Возле больницы Рому дожидался друг. Витя сидел на бетонном парапете, напряжённо глядя на стеклянные двери. Сидел не первый час, но даже мысли не возникало уйти. На улице давно стемнело, а Витя знал, что если всю ночь придётся сидеть, он всё равно не уйдёт.
«Ромке сейчас, как никогда, требуется поддержка. Он так любил свою маму. Почему любил?» — поправлял себя мысленно Витя. «Любит. Она была жива, когда увозили на скорой. Если Ромка так долго не выходит, значит, всё нормально. Ведь если что, он бы не задержался».
Витька утешал себя этими мыслями, но всё равно было страшно. Страшно увидеть разбитого горем друга, выходящего из дверей больницы.
Наконец Рома вышел из стеклянных дверей. Во дворе больницы светили фонари, но Роминого лица не разглядеть.
— Ну что там, как она? Жива? — спрыгнул с парапета Витя.
— Жива, — глухо ответил Рома. — Она в психиатрическом отделении. Доктор сказал, будут лечить.
— Так это же хорошо.
— Я не знаю, не знаю хорошо, или нет! — вдруг с горечью вскрикнул Рома. — Мне кажется, хорошо не будет никогда. Моя мама — сумасшедшая. Никогда я не произносил этого вслух и никогда не признавал, но это ведь так и есть. Только что доктор подтвердил. Я очень её люблю, ты знаешь, но уже не верю, просто не верю, что она может быть нормальной. Такой, как другие матери. Иногда так хочется прийти домой и быть спокойным, уверенным в том, что у неё не начнутся видения, что не будет она кричать. У неё только два состояния — либо паника и видения, либо заторможенность от таблеток. И то, и это плохо. Так иногда хочется нормальную маму!
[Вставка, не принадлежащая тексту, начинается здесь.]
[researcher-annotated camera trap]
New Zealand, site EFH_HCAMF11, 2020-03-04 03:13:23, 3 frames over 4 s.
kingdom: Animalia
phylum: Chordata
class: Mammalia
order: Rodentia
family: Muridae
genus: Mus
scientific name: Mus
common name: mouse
— Нормальную? Нормальную, говоришь? — в полумраке больничного двора Рома не видел, каким жёстким стало лицо друга. Понял это по напряжённому голосу. — Твоя мама лучше нормальных. Вот моя нормальная, и что, хорошо мне живётся? Она всю жизнь с алкашом, всю жизнь мучается, ходит в синяках. Она нормальная в том смысле, который имеешь в виду ты. Ей всегда не до меня. Каждый день она ждёт, в каком состоянии отец вернётся с работы, и думает, куда бежать, куда прятаться. А на меня ей начхать. Про отца я вообще молчу. Вот ты своего ненавидишь, а я своего презираю. Мой алкаш и меня поколачивал, когда я помладше был. Это сейчас боится, что отдача прилетит. Вот тебе и нормальные люди, не сумасшедшие!
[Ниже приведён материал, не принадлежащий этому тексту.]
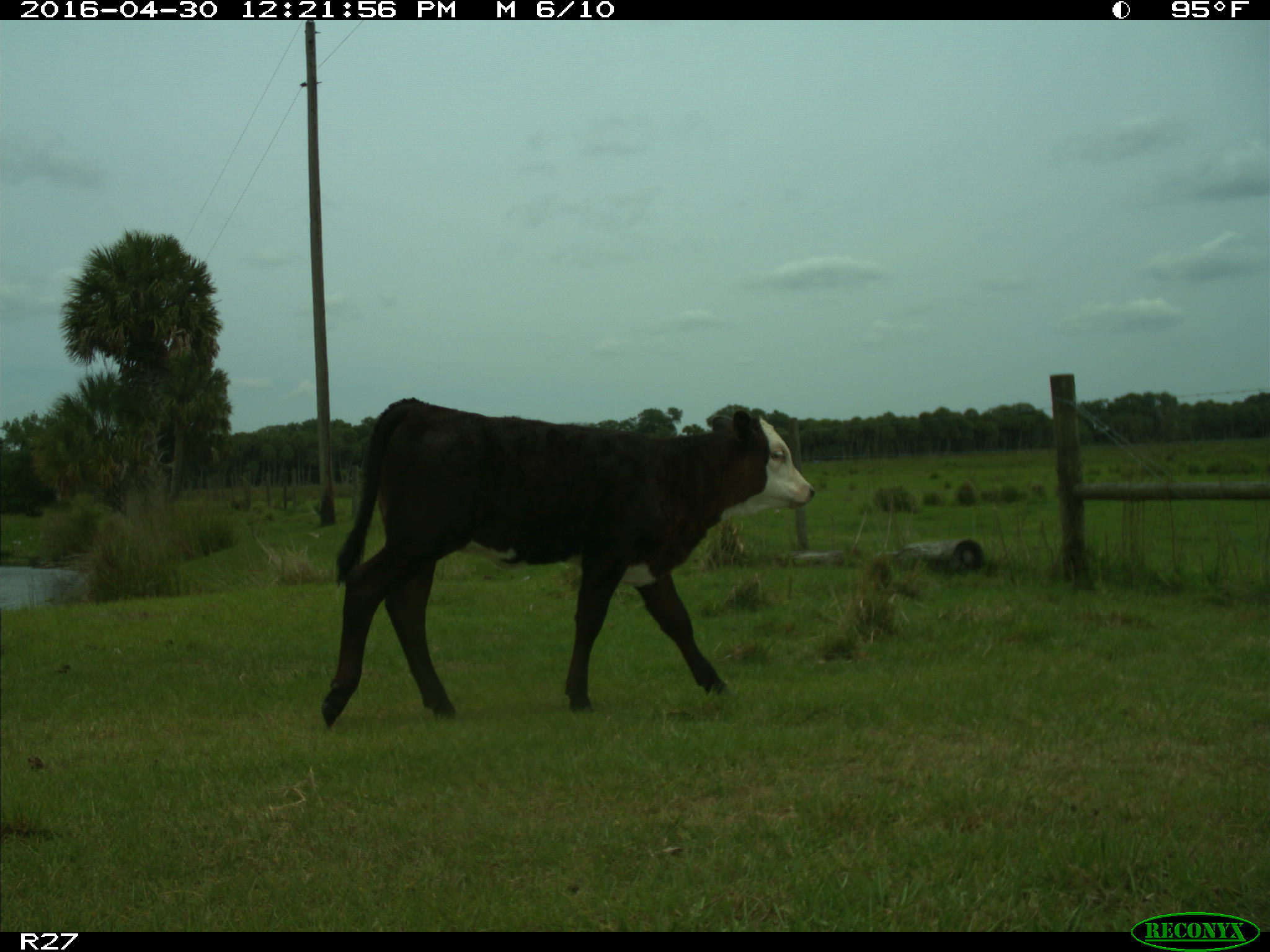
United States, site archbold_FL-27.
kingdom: Animalia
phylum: Chordata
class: Mammalia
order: Artiodactyla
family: Bovidae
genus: Bos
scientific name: Bos taurus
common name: domestic cow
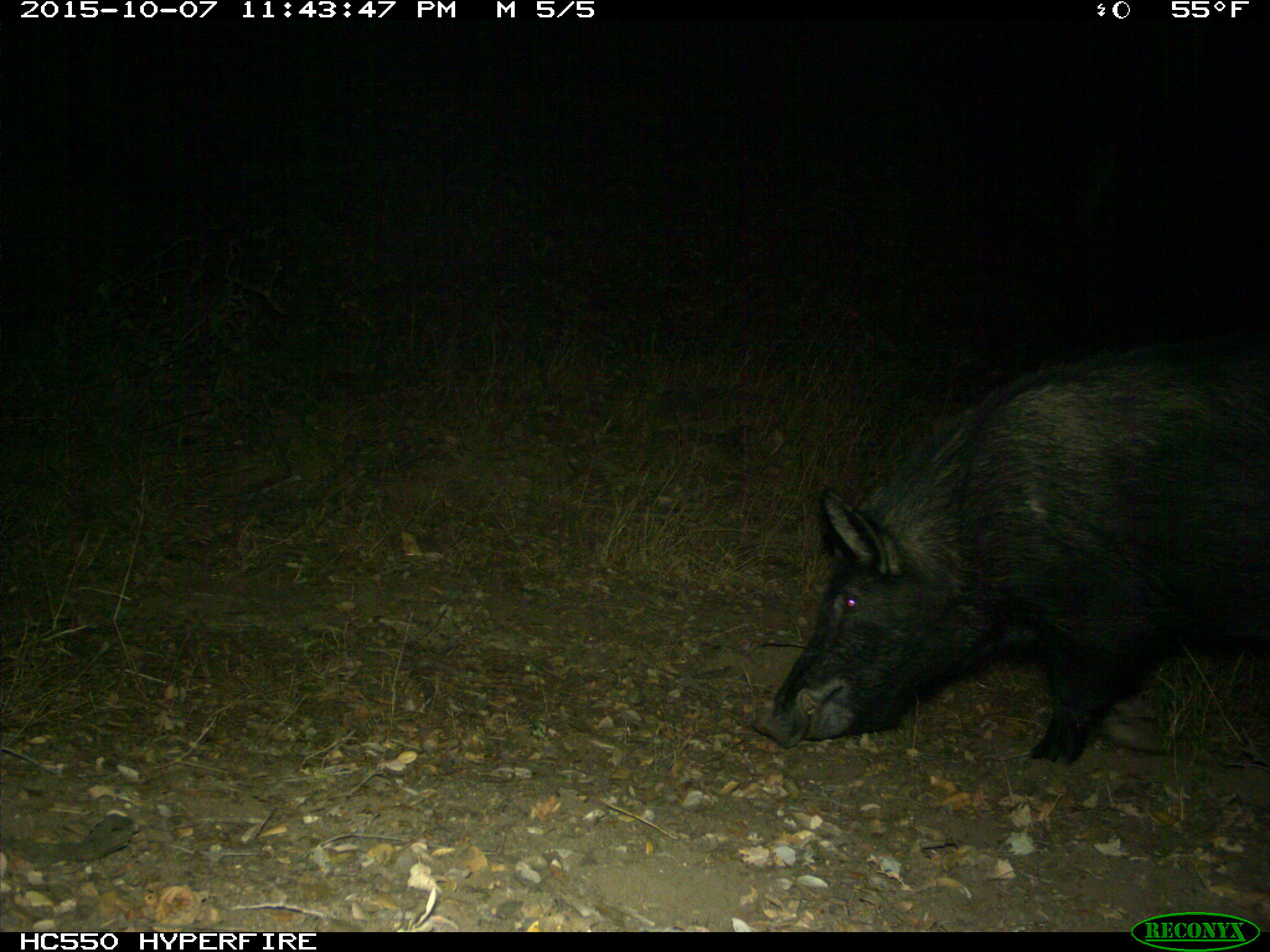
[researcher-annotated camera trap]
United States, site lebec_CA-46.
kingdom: Animalia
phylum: Chordata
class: Mammalia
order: Artiodactyla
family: Suidae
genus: Sus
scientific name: Sus scrofa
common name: wild boar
А тетя Наташа, она очень добрая. Ты любишь маму, не спорю, но ты когда-нибудь пытался с ней разговаривать? Разговаривать, как взрослый. Пытался выяснить причину ее приступов? Вот то-то и оно. Тебе кажется, что твоя мама была такой всегда. Другой ты ее не помнишь. А я как-то спросил. Помнишь, в сентябре ты пошел на соревнования, а у тети Наташи как раз приступ начинался? Ты попросил меня посидеть с ней. Она начала кричать, видеть кого-то. Я спросил, кого она видит. И тётя Наташа начала рассказывать. Возможно, она не понимала, с кем разговаривает в тот момент. А вот я понял многое. Ты знаешь, что когда тебе было четыре года, вас с твоим отцом чуть не закопали заживо? А тетю Наташу заставили на то смотреть.
Рома напрягся. Витька рассказывал ему и смутные страхи накрывали с головой. Рома не помнил страшных событий, но почему-то вспомнил свой страх в тот момент, как он боялся, как плакал. Так вот откуда у него страх перед землёй, чёрной влажной землёй! Теперь понятно, что это за страх. Понятно, почему свихнулась мама. Всё понятно.
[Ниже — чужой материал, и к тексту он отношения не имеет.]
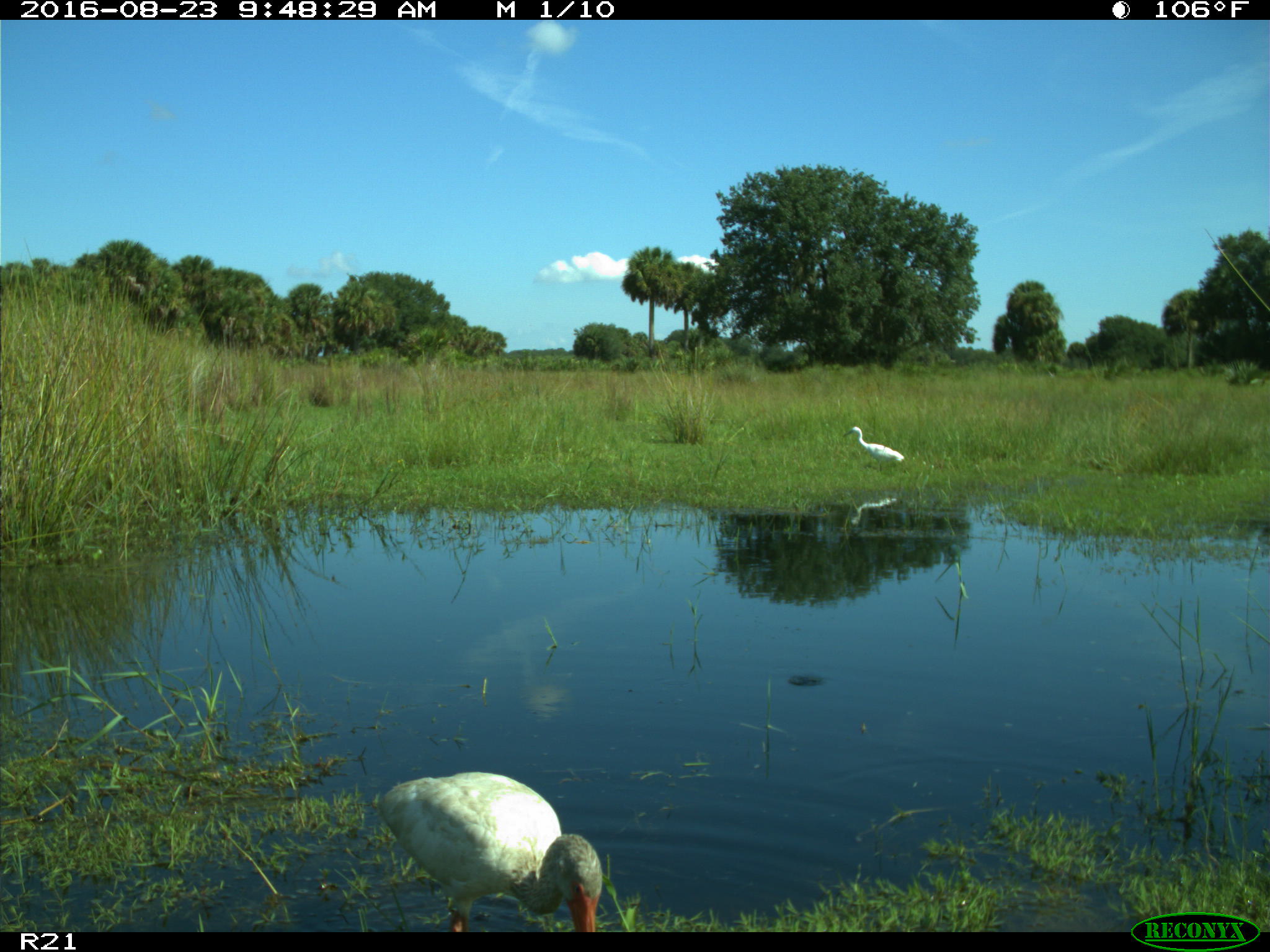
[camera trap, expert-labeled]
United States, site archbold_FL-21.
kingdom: Animalia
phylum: Chordata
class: Aves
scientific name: Aves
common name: birds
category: unidentified bird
— И вот ещё что, — говорил Витька, — когда у твоей мамы начались приступы, она хотела обратиться к врачу, а твой отец не позволил. Он боялся, что расскажет она лишнего психиатру. Ему легче было подсадить её на таблетки, чем лечить. А по сути тетя Наташа просто слабая. Она целиком зависела от твоего отца. Она, наверное, до сих пор его любит, поэтому ничего тебе не рассказывает. Не хочет, чтобы ты возненавидел папу.
— Не хочет, чтобы возненавидел? — натянуто рассмеялся Рома. — Она с этим немного опоздала. Получается, я не хотел ей рассказывать про новую любовь отца, а она мне про прошлое. Мы стараемся беречь друг друга, а делаем только хуже.
...- 10...
Возле высоких ворот кирпичного особняка стояло несколько дорогих машин. Машины еще подъезжали, из них выходили приглашенные на праздник гости. Мужчины в костюмах и женщины в вечерних платьях. Все с подарками. Кроме блестящих коробок, перевязанных цветными ленточками, гости несли цветы. Только по этому можно было догадаться, что идут на день рождения. И, скорее всего, к женщине.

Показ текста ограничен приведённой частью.